# Does Symbiot/ SMG still owe you money?



## North Country (Nov 14, 2003)

Hello All - I want to keep this as positive as possible....If you truly want to try to help put this rest and steer others away from what we all have gone through for several years then please respond and keep it professional.

We had contact with Matt Glover in Hartford, CT and it was the same old song and dance, lies and deceit.....

As you all know Symbiot Business Group has dissolved the Symbiot Snow Network LLC. on June 12th, 2006 leaving all of us holding the bag. I am sure any assets that remained were 'slid' into another branch of the business. Symbiot continues to sell snow and are actively trying to recruit new subs.* Do not fall victim to this plan!*

Following through with my commitment to spend 15-30 minutes a day on this Symbiot issue:

*I am requesting that anyone who is owed money from Symbiot/ SMG email me at [email protected]*

If you know anyone who is owed money please have them contact me also.

I am requesting Company Name and Address, Contact Name and Number, Amount owed and by whom (SMG or Symbiot)

If you have any time please contact any Symbiot P3 partner and explain to them why you and your colleagues will not conduct business with their company as long as they are affiliated with Symbiot. *Then follow through!! …and close your accounts!*

I would like to have this information ready in the event that we move against Symbiot and to make the public aware of Symbiot's business practices. Thank you for your time and cooperation.

Michael Merrill
NCSAIM


----------



## Lawn Tek (Jul 17, 2003)

Yea , I will contact you with some info .


----------



## parrothead (Nov 19, 2003)

mike, i talked to you the other day. it would be nice if we could find out how many people they stiffed.


----------



## Lawn Tek (Jul 17, 2003)

Symbiot ,or Shaftbiot ex employees need to contact us also .


----------



## clive (Jul 18, 2005)

*Not do business with the P3s?*

Are you going to stop buying gas, office products, cell phones from the companies that Symbiot has a relationship with?

So . . . are you starting a boycott, then?


----------



## North Country (Nov 14, 2003)

*Boycott ?*

We have already stopped doing business with any P3 partner.
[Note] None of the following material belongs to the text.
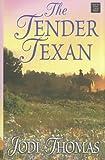 The Tender Texan (Center Point Premier Romance (Large Print))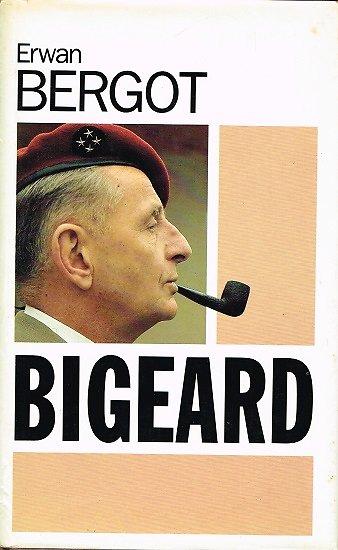 Bigeard, Erwan Bergot, France Loisirs 1988.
We are encouraging everyone else to do the same and support their peers who are owed money or perhaps have lost their business because of SMG/ Symbiot non-payment.

We almost lost our chemical supplier but they dropped out of the P3 program, we are switching to Ford Trucks because Dodge is a P3 partner.
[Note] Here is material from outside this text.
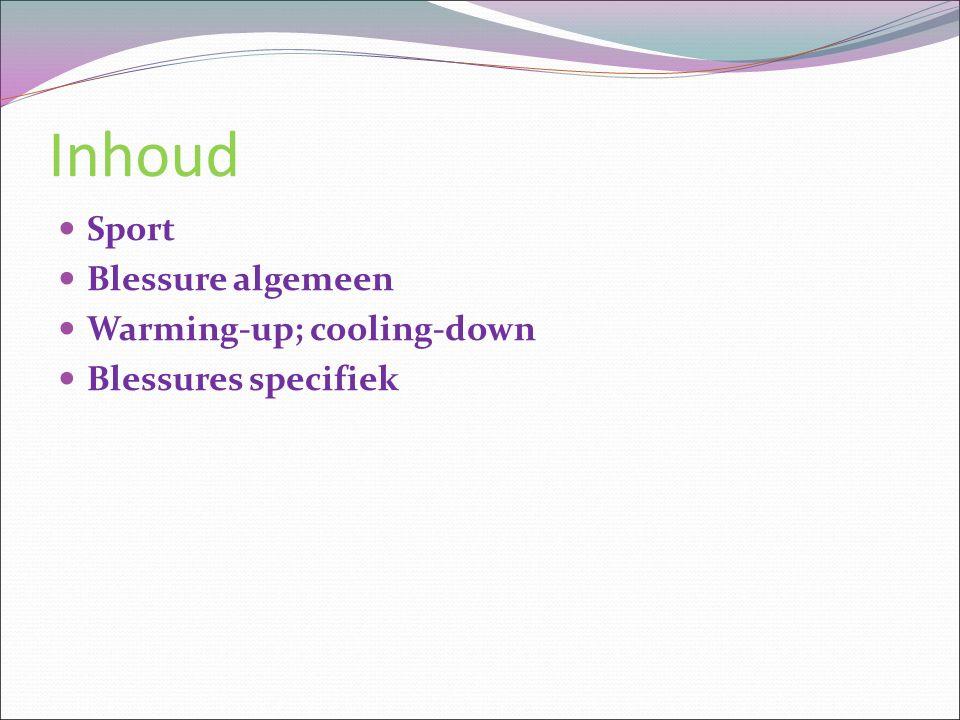 Inhoud Sport Blessure algemeen Warming-up; cooling-down
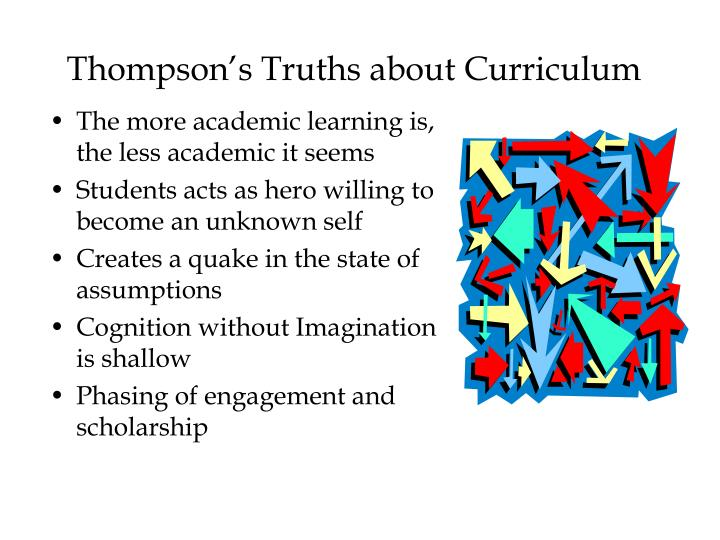 Thompson's Truths about Curriculum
We will not shop at Office Max, Exxonmobil or use any Meyer's, Swenson or Husqvana product. We have closed our Enterprise rental car business account and do not use Hertz. I called and closed our Home Depot business accounts.

I have spoken with MANY P3 partner and explained our plight it seems they are beginning to listen.

The only one we have not been able to shake is Sprint but we will find a way to work around them also.

So all I ask is that you do the right thing and * Do Not Use ANY P3 Partner !*

I am not asking you to hurt your business but there are perfectly acceptable substitutes to any P3 partner except for Sprint.

Thanks - michael

[email protected]


----------



## procut1 (Jan 21, 2004)

Seems like most of the P3 partners are the lower end or less popular brands anyway. At least around here.

Meyer you hardly ever see unless its real old.

Sprint we're all stuck with cause we need nextel

John Deere only has one store near me and their pricing is waaay out of line with all the other suppliers.

Mobil is pretty dominant here but I have a citgo next to my shop so we use them anyway.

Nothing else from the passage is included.